To further understand the real-life circumstances of patients who use insulin, the Department conducted an online survey to Colorado residents in English and Spanish. Nearly 400 Coloradans from 44 of the state’s 64 counties responded to the survey, and many reported struggling with the cost of insulin and other equipment they need. The mental and physical toll for diabetes patients has only increased as the COVID-19 pandemic has continued. Survey respondents reported job loss, furloughs, and salary reductions due to the pandemic, which have made survival even more difficult.
A multi-level response to insulin challenges, including state and federal policy recommendations
Although the reasons behind the pricing increase are complex, the lack of competition among insulin manufacturers and PBMs, the tiering system insurers use to determine what insulin is covered and to what extent, and lack of generic options are some reasons why insulin is not affordable.
Certain barriers to entry make it difficult for new competitors to enter the market and provide consumers with the benefits of more choice and lower priced alternatives. The insulin report includes policy recommendations at the state and federal level to address these barriers.
Those recommendations include:
- Assure transparency in insulin pricing: A bill that passed in 2019 requires drug manufacturers or their representatives to disclose the wholesale acquisition cost of a drug when engaging in marketing activities with health care providers and other prescribers. While this bill was an important step, the report recommends more comprehensive, transactional price transparency reporting to the Division of Insurance from each link in the pharmaceutical supply chain, including manufacturers, PBMs, insurance carriers, and wholesalers.
- Expand mandatory coverage for diabetes supplies: Colorado should pursue additional study regarding cost and availability of diabetes supplies that are processed through insurance and should consider mandating coverage and capping copayments or coinsurance for such supplies.
- Join a bulk purchasing plan to increase purchasing power: Bulk purchasing gives the purchasers greater bargaining power than they would have on their own individually and may be one way for Colorado to reduce insulin costs. Many states have chosen this option, either beginning their own or joining multi-state pools.

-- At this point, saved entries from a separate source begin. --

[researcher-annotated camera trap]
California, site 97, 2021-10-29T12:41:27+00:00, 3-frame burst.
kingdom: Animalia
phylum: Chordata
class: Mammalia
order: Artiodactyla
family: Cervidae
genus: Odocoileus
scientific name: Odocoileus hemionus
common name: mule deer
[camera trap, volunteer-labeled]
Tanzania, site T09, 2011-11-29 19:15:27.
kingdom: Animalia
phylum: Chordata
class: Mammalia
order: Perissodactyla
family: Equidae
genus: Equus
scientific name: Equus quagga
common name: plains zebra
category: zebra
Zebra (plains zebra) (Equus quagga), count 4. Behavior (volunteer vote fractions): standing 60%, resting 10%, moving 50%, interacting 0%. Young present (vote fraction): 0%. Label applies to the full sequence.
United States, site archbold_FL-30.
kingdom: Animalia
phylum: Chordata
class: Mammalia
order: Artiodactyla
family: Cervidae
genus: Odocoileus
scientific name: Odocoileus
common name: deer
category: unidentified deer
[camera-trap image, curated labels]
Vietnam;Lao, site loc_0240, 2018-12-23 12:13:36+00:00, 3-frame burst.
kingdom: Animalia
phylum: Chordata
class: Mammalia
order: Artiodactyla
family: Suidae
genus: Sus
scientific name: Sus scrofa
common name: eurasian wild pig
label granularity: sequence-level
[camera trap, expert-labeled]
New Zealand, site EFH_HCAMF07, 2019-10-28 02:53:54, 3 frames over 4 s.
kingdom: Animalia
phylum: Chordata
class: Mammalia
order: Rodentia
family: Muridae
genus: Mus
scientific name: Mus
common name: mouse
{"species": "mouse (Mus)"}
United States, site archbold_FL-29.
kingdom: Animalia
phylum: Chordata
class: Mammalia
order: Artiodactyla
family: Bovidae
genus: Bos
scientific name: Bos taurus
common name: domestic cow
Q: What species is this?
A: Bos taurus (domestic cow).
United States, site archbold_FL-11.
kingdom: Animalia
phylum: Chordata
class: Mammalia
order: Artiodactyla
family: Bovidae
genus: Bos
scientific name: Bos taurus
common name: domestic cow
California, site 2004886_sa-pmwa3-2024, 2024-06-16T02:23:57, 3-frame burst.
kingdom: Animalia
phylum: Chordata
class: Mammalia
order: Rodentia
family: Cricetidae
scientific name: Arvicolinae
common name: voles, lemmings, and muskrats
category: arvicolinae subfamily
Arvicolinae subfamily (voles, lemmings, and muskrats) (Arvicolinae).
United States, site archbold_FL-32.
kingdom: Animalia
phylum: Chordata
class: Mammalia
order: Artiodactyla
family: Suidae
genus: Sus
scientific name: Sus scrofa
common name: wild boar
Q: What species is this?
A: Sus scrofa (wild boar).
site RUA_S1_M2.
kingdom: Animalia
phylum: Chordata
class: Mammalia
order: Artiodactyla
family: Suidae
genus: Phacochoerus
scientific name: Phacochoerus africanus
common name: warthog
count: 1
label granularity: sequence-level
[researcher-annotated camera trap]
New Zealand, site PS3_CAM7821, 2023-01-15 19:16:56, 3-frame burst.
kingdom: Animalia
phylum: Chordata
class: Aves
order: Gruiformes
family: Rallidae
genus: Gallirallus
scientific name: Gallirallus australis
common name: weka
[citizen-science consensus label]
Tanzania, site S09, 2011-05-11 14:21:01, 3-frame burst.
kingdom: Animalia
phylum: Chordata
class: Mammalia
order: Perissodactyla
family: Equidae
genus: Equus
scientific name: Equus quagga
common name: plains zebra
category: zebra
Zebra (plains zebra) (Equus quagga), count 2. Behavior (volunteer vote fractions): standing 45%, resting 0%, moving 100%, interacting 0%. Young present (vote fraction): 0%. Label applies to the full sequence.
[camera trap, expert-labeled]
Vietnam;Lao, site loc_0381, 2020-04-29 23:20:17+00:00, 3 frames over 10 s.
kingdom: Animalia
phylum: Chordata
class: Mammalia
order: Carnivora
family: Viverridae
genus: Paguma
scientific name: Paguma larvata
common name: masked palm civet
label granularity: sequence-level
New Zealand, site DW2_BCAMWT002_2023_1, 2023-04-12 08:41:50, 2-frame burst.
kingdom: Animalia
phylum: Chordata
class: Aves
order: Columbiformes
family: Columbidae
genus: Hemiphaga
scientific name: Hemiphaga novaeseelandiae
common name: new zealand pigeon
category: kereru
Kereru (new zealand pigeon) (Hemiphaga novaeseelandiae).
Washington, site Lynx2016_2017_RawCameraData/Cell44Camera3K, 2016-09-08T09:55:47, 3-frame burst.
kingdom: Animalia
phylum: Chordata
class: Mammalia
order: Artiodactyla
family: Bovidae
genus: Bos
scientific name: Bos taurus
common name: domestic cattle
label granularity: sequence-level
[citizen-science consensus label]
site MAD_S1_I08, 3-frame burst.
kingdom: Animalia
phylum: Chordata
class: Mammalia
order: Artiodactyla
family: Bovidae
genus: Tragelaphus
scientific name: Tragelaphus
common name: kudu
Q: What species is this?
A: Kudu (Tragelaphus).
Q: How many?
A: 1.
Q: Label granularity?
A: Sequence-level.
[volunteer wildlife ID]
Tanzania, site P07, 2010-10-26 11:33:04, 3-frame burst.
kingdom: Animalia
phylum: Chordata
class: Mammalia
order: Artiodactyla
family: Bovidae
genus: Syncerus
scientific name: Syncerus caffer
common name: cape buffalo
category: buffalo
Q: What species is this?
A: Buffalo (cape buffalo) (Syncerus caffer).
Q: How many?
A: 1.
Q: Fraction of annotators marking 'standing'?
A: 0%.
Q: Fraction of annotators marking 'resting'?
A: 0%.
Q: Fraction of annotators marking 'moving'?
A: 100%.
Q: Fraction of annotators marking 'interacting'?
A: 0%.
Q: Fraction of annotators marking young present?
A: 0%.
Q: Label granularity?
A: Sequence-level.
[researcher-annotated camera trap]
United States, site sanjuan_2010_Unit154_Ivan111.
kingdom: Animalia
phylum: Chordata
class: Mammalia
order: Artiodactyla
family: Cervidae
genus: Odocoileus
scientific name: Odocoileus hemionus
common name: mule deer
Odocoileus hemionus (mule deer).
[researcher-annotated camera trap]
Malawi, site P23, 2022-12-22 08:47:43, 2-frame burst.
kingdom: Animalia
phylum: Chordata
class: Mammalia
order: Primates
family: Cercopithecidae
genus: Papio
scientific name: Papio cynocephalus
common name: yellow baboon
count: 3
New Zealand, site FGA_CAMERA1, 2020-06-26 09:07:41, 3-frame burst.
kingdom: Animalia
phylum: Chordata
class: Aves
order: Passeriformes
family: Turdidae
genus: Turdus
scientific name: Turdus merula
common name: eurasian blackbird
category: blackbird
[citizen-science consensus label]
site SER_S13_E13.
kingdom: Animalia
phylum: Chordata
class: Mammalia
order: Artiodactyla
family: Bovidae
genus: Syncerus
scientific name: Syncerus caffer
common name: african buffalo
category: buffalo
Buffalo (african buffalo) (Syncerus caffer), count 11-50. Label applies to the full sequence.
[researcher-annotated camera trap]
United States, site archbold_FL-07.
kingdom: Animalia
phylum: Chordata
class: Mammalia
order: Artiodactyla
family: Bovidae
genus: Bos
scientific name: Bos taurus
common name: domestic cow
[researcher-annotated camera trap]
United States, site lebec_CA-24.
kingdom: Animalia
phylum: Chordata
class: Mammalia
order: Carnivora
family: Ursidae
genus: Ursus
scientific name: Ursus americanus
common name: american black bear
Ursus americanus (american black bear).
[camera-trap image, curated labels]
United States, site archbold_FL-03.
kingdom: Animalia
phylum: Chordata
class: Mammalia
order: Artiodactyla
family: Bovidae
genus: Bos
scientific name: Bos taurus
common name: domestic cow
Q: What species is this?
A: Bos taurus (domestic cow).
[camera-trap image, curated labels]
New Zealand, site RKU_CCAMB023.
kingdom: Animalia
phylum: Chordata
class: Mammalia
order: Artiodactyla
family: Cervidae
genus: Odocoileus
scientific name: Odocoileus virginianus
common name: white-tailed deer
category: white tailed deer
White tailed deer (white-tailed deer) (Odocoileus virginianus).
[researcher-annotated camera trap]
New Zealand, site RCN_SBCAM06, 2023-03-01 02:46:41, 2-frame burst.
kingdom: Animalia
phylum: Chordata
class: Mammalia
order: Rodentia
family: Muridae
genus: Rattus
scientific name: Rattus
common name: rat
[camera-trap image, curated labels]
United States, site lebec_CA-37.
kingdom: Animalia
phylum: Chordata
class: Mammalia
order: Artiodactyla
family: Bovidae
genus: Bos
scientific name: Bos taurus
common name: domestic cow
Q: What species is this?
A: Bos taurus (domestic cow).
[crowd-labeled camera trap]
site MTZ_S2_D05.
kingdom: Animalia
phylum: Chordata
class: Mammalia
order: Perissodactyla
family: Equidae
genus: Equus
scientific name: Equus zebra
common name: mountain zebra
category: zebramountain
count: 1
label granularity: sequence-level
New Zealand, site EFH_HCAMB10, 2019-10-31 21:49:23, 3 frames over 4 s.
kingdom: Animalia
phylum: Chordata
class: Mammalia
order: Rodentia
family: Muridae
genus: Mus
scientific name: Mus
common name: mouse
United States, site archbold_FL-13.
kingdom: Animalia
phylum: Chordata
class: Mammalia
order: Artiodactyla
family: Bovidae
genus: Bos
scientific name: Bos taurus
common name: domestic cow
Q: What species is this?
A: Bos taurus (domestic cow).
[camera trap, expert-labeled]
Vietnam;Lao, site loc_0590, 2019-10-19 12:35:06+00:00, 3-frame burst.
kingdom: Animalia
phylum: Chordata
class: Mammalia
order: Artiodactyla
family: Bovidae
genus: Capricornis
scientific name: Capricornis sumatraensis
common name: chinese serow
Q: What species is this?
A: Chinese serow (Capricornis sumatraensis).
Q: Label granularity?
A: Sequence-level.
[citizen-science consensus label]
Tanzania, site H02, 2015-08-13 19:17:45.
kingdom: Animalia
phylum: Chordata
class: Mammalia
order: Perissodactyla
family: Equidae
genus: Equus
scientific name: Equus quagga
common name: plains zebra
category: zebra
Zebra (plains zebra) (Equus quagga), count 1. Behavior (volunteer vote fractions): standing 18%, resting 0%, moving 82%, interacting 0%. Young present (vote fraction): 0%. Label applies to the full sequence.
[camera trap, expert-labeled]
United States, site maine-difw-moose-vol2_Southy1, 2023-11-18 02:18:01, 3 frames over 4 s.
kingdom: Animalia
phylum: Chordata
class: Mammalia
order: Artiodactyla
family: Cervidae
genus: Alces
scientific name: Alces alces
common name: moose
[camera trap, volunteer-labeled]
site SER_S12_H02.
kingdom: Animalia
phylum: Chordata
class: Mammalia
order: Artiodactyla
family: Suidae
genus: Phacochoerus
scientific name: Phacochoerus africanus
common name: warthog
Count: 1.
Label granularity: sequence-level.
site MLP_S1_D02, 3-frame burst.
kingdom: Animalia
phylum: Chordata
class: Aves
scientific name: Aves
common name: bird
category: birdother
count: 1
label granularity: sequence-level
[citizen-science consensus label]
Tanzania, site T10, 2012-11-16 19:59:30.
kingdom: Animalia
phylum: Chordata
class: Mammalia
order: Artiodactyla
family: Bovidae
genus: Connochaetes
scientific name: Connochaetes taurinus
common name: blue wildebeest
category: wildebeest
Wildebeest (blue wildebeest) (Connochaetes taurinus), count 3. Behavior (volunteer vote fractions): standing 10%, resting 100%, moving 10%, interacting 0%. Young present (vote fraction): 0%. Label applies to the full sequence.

- Change patent laws: Changing patent laws will allow for easier introduction of generic or biosimilar versions of insulin and will also stimulate greater competition amongst insulin manufacturers.
- Change drug purchasing laws at the federal level: Permit purchasing outside of the United States, which has higher prices than elsewhere in the developed world, as a strategy for providing access to lower cost supplies of insulin.